_Task requirements:_ In the excerpt on selecting objects with repetition, which approach is called the best one for general $k$?

_Document excerpt:_

━━━━━━━━━━━━━━━━━━━━

Hint: First consider the case that all 3 chosen elements are distinct, and count the possibilities (taking into account that order doesn't matter). Then consider the case when exactly 2 chosen elements are equal, and count the possibilities. Finally count the possibilities when all 3 elements are equal.

Answer 3

Let us suppose that we have $m$ distinct object "types," but many objects of each type. You want to select $k$ objects, where selections may be repeated. Consider the equation $$x_1+x_2+\cdots+x_{m}=k.\tag{1}$$ Any selection of $k$ objects, not necessarily distinct, corresponds to a solution of Equation (1) in non-negative integers. Here $x_i$ is the number of Type $i$ objects selected.

It is a standard result that Equation (1) has $\binom{m+k-1}{k-1}$ solutions. For a good discussion, please see the Wikipedia article on Stars and Bars. There have also been many answers on MSE that use Stars and Bars.

Note that for your $3$ and $3$ problem, we get $\binom{6-1}{3-1}$, which is $10$. For your $10$ and $3$ problem, we get $\binom{12}{2}$. For $3$ objects to be selected, there are simpler ways to do the analysis, but for general $k$ Stars and Bars is the best approach.

━━━━━━━━━━━━━━━━━━━━

_The data:_
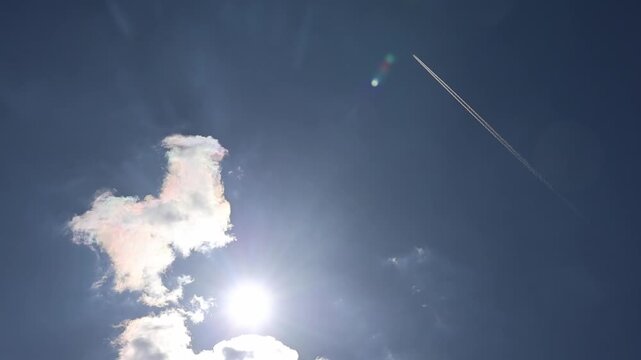 Airplane contrail crossing a bright sunny sky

━━━━━━━━━━━━━━━━━━━━

_Expected answer:_ Stars and Bars.